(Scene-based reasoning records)
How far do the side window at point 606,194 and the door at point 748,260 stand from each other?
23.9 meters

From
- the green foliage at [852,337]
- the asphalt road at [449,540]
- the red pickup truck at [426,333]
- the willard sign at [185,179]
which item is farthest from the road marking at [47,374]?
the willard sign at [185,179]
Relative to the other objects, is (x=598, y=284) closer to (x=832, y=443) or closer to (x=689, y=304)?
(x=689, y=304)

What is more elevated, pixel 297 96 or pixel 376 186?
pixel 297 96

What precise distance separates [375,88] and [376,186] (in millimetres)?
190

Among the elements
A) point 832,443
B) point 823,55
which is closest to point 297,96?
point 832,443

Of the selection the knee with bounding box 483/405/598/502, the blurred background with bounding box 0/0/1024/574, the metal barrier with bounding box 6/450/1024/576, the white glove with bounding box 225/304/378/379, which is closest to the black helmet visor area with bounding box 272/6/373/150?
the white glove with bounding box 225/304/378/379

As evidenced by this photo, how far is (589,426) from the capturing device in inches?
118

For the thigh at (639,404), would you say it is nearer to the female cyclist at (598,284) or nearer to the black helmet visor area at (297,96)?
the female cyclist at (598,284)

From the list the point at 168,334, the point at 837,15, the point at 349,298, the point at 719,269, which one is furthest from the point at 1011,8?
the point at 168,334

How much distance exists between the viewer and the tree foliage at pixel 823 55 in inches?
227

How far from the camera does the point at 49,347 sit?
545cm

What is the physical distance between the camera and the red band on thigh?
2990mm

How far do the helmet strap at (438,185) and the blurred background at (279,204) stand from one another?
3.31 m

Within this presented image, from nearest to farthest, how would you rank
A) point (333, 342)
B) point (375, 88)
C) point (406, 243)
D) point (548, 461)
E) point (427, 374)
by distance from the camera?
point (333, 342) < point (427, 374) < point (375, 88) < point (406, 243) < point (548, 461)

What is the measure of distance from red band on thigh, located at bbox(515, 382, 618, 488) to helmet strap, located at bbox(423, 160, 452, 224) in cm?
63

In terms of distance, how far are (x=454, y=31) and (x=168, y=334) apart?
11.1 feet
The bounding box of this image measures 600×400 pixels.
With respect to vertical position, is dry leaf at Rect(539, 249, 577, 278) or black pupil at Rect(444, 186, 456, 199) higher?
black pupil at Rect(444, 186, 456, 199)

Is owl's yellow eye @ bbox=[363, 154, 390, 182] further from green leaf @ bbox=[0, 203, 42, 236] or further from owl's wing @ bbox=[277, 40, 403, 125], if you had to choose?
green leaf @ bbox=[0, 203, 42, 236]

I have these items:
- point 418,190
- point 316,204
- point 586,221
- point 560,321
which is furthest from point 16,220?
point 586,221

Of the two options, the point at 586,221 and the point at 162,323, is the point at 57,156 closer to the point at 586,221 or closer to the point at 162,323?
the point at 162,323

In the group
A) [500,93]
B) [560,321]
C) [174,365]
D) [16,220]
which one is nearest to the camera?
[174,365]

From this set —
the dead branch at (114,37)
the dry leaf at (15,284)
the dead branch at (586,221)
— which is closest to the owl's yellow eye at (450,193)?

Exercise goal: Please copy, unchanged, the lines from the one containing "In the group" through the last line above, including both ends.

Exercise solution:
In the group
A) [500,93]
B) [560,321]
C) [174,365]
D) [16,220]
which one is nearest to the camera?
[174,365]

From this set —
the dead branch at (114,37)
the dry leaf at (15,284)
the dead branch at (586,221)
— which is closest to the owl's yellow eye at (450,193)?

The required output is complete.